[Records to process — start]
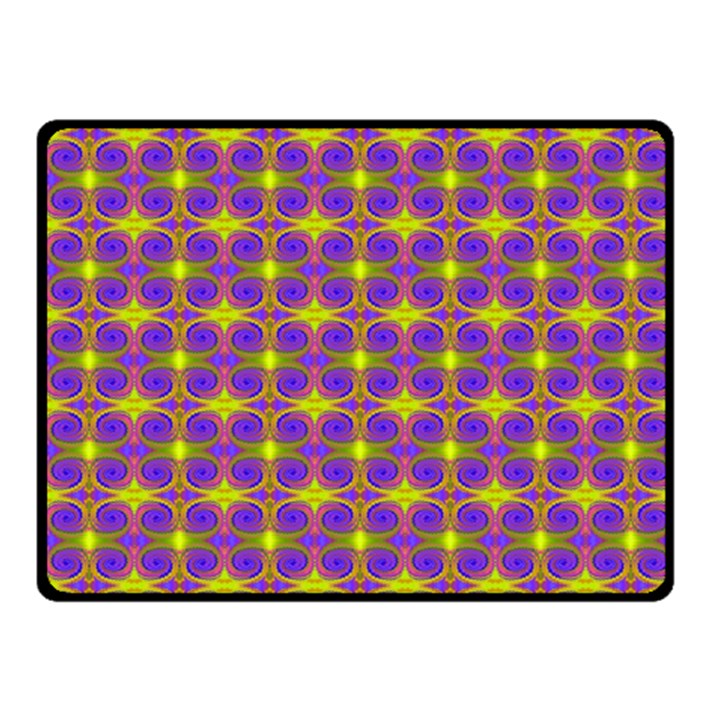 Purple Yellow Swirl Pattern Fleece Blanket (Small)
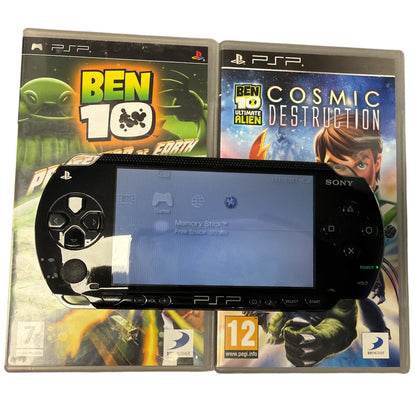 PSP Original (1003) Console, Black + 2 Games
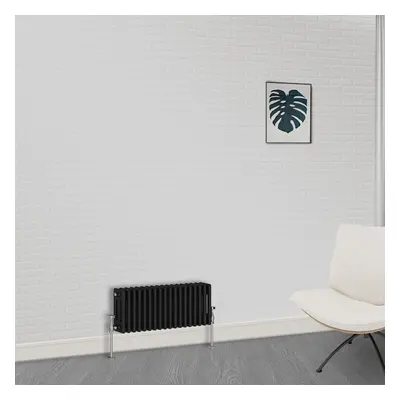 (300 x 830mm-3 Column) NRG Traditional Black Horizontal Vertical Bathroom Cast Iron Radiator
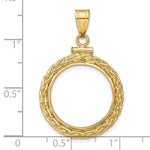 Load image into Gallery viewer, 14K Yellow Gold Wheat Chain US $2.50 Dollar Liberty Indian Barber Dime Mercury Dime Coin Bezel Holder Pendant Charm Screw Top Fits 17.8 mm Coins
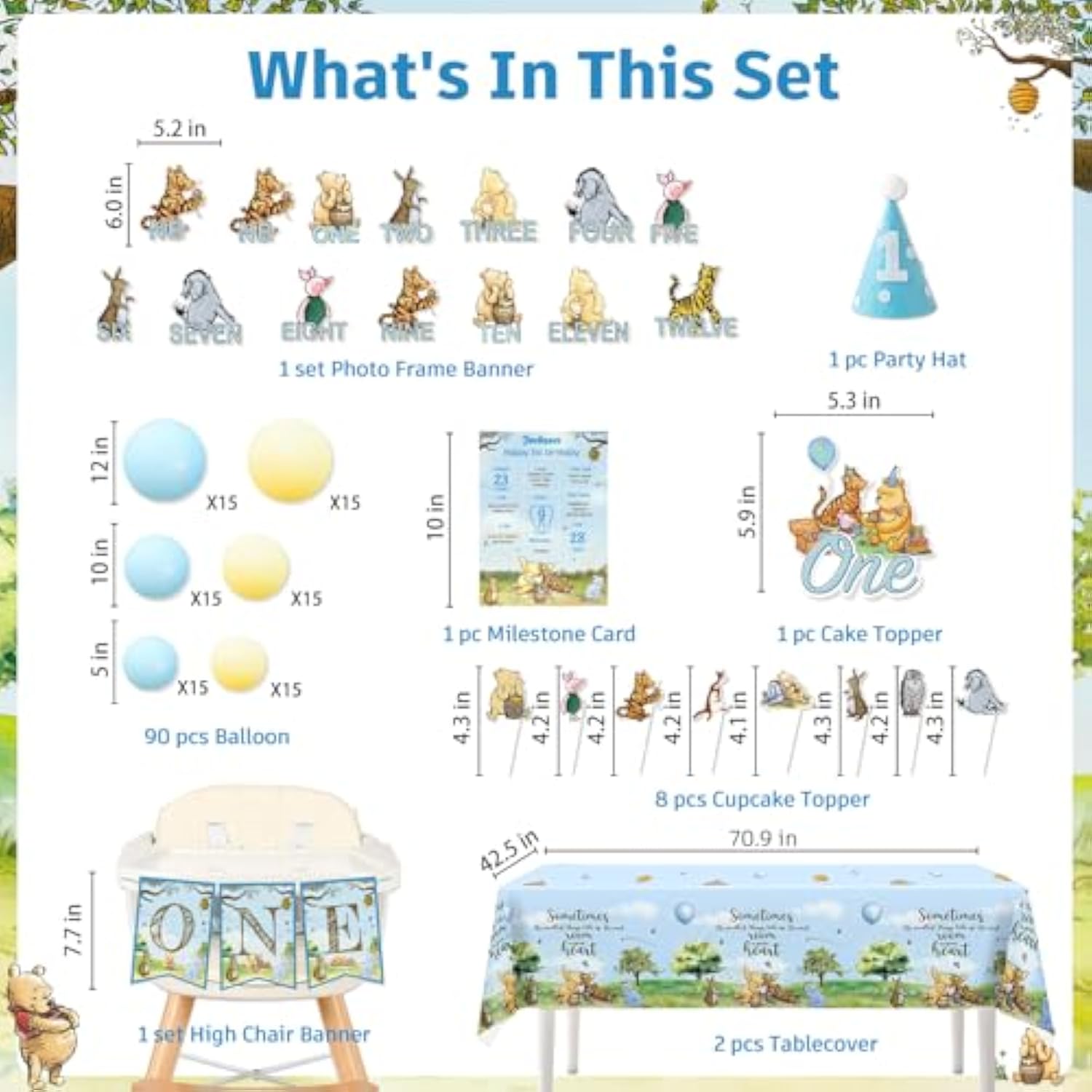 107Pcs Classic Winnie Birthday Decorations Complete Party Set, For Classic Winnie Boy 1St Birthday Party, Includes Photo Frame Banner, Balloon Chain Kit, Cake Toppers Kit, Table Cloth, Etc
[Records to process — finish]
Exercise aim: Reproduce every line above word for word, leaving out the pictures.

Finished exercise:
 Purple Yellow Swirl Pattern Fleece Blanket (Small)
 PSP Original (1003) Console, Black + 2 Games
 (300 x 830mm-3 Column) NRG Traditional Black Horizontal Vertical Bathroom Cast Iron Radiator
 Load image into Gallery viewer, 14K Yellow Gold Wheat Chain US $2.50 Dollar Liberty Indian Barber Dime Mercury Dime Coin Bezel Holder Pendant Charm Screw Top Fits 17.8 mm Coins
 107Pcs Classic Winnie Birthday Decorations Complete Party Set, For Classic Winnie Boy 1St Birthday Party, Includes Photo Frame Banner, Balloon Chain Kit, Cake Toppers Kit, Table Cloth, Etc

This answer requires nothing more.